I like the wire connecting his gun to some unknown power source. I wonder if that was ever part of the figure or never made it beyond the artwork.
I never noticed that before. So I googled, 1983 G.I. Joe Snow Job card art, and I saw a whole image of that card art, and saw that cable. Now I am wondering why did the folks that were designing this figure, and it’s accessories, decided to changed that. By the way, thank you very much for pointing that out to us over here.
”Snow Job, along with the Polar Battle Bear Skimobile ,introduced in Marvel Comics G.I.Joe issue #11,made him very interesting to the early line ,during 1983.”
Look at that pose! Pure action, maybe with a dash of James Bond. When I got Snow Job, I pretty much always had him skiing into battle crouched with his laser rifle like this. Didn’t matter if it wasn’t snowing.
Yeah. That image of Snow Job reminds me of the begining of A View To A Kill (and those two awesome songs, California Girls, and the other one played during the intro titles by Duran Duran). There is even a song in the soundtrack of that movie that is called, Snow Job (I swear, I’m not kidding). But here is the weird part, Snow Job came out in 1983, and that movie came out in 1985. Yeah, the 1980’s were freaking awesome like that.
Oh how I wish toylines were as well devised, beautifully illustrated, with great bios on the back and easily available via great disttibution….Hasbro, if you’re reading this…please bring back a JOE line like this to retail…
Had the original. Now have the 25th version and the POC versions….great character.
This one is impressive. Besides having an action pose, it illustrates many of his accessories. One of Snow Job’s strengths as an arctic trooper is his accessories (like Blizzard). Iceberg wasn’t give much to work with. Avalanche too because he was Battle Force 2000 although he had other elements making him interesting (cow camouflage, Spaceballs helmet, 1950s raygun rifle).

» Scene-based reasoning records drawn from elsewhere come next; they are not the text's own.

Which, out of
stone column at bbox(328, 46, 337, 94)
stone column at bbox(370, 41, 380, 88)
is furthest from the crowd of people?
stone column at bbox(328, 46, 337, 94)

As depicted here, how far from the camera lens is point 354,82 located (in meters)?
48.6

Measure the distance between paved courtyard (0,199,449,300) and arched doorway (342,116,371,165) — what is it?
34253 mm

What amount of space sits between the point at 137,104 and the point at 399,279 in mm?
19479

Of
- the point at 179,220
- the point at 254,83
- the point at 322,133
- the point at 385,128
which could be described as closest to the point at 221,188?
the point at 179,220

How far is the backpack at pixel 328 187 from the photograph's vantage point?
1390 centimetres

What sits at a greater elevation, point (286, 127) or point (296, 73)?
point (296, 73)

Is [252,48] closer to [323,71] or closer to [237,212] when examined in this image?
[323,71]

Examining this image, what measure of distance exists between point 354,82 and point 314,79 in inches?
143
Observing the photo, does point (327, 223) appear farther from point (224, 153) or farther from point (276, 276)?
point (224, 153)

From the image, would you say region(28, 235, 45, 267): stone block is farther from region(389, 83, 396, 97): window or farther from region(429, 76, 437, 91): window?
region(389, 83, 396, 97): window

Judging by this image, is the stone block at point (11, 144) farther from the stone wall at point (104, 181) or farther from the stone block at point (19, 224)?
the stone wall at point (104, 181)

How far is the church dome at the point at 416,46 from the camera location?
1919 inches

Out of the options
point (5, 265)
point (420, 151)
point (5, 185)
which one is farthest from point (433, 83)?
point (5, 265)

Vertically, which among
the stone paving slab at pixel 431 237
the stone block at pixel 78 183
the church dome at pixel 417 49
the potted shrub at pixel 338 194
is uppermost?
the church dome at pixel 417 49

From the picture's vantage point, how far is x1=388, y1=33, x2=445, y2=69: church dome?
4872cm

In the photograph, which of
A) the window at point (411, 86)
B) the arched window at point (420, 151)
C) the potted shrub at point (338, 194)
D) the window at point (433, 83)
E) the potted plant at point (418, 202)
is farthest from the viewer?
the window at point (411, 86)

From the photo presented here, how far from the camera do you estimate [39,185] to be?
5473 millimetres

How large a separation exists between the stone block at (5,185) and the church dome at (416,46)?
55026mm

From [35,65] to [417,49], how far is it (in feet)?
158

Yeah, that is the awful truth about the 1986 Iceberg figure (one of my most favorite G.I. Joe figures), no skis, or even snowshoes. Well, at least the 90’s version had that awesome snowboard. But it’s just too bad that the 1997 version was not released with it, though. A real shame, and a lost opportunity to release what could have been the best Iceberg figure of all of them. As for the Battle Force 2000, ever since I saw the commercials for them around 1987, where they appear fighting some Cobras in some cold snowy place, I have always considered all of those guys, and their vehicles, to be some different kind of snow Joes, and snow vehicles, that use other colors other than white for snow camo uniforms. So to me, they are all snow Joes.
Thank you very much for showing both sides of the card. I find it really strange that of the figures released in 1983, both Destro, and Major Bludd (both labeled enemies, not Cobras, because they were not Cobra employees), had the information of their accessories printed on the side of their cards, but the Joes had theirs printed on the top of the cards below the blue stripe. I believe that was changed in 1984, if I’m not mistaking. Just like I commented on that rifle before, I still wish that the Hasbro folks had released a version of it in the colors from the cartoons, in some accessory pack with either ten, or twenty of them. That would have been awesome. But now that I’m thinking about it, why don’t they just do that today?